Telling her I was dying was… Well, you can imagine. Jim offered to tell the kids, or I could have got the doctor to do it, but… The poor doctor, he was only about Alisdair’s age himself. Must have drawn the short straw. Looked like he’d rather be anywhere else, like he was wondering why he hadn’t just skived school and got a job at McDonalds. He was sitting in the chair next to my bed, and I was patting him on the shoulder and shushing him and thinking about how his shirt needed an iron. I knew what he was saying, but he could hardly get the words out. He kept getting as far as “I’m so sorry, Mrs. Curran,” then he’d stammer and start again so I just said “I know. It’s ok. I know.”
And I did. I knew. I knew the minute I saw his face. Truth be told, I knew the minute the ultrasound man stopped as he was going over this bit here and went over it again. I knew when they said I’d to get a biopsy. I knew this was what they’d been looking for, even though they hadn’t said the name. All those tests I’d had over the last year. All those times when they’d told me it was stress or IBS or the menopause – because if you’re my age, everything’s the bloody menopause – I knew it was this. Cancer. Too fast and too aggressive to fight it, or even to slow it down. Sometimes you just know, it’s like your whole body saying to you “Come in Number 99, your time’s up!”

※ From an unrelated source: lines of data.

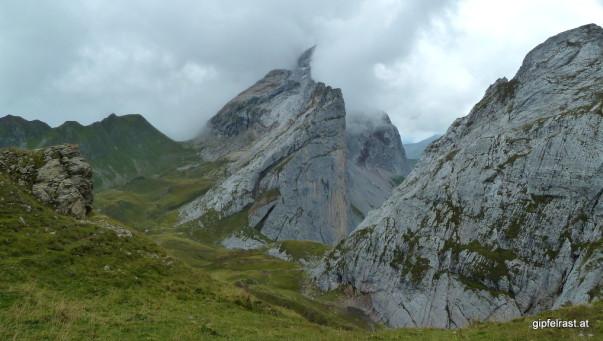 Wolken bringen die Berge in scharfe Formen
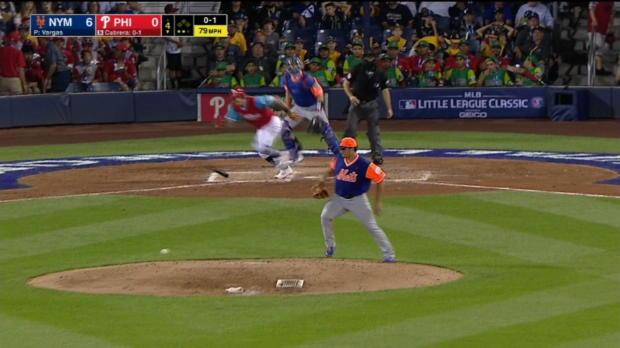 Vargas handles comebacker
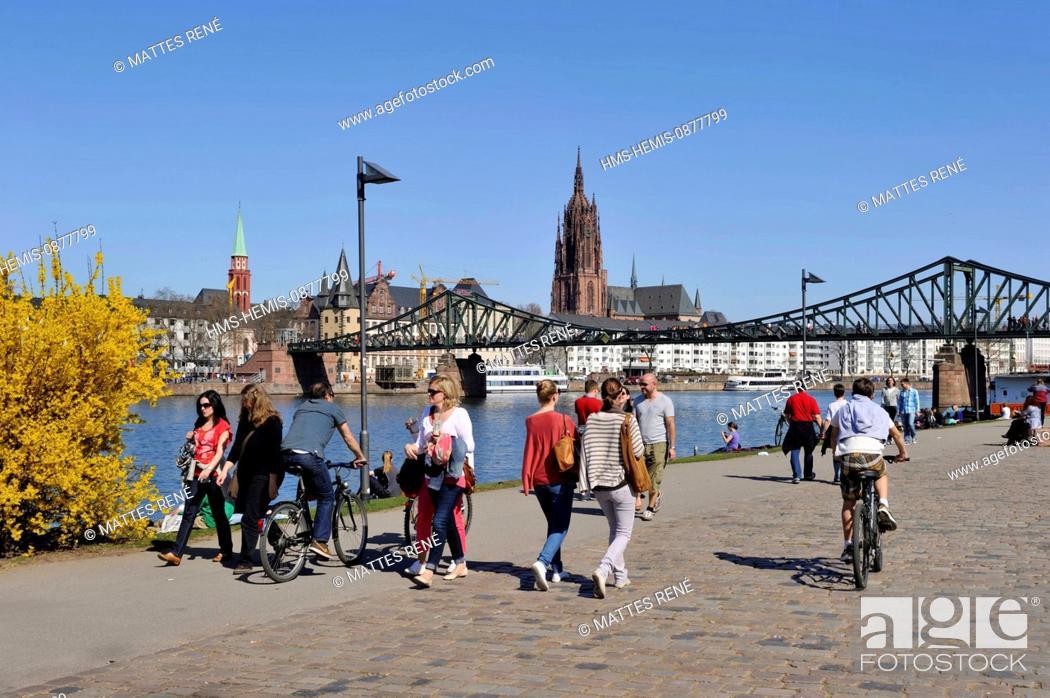 Imagen: Germany, Hesse, Frankfurt am Main, riverbanks of Main river and St.Bartholomew's cathedral (Dom).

So I couldn’t let the wee doctor lad tell my family when I’d had more time to get used to the idea than he had. I told Jim first, and I could see how hard it hit him, but I could see him push it down into that part of his brain where he keeps things to be dealt with later. And he said he’d tell the kids, and I said maybe he could tell Alisdair. Ally’s never really liked to show his feelings in front of his mum. He’d be better off with his dad. They could shrug and be silent about it. But Eilidh needed to hear it from me, and I needed to be the one to tell her. So I did.
And she looked at me, just the same look on her face that she had that day she tried to write her name. And I remembered that, and I raised my eyebrows like I did back then and wished she’d laugh. I could have done with seeing her laugh. But this time she didn’t. This time she just stared at me and said “Mum, I can’t manage without you.”
And I just said “Oh, Squiggles. You’re going to have to.”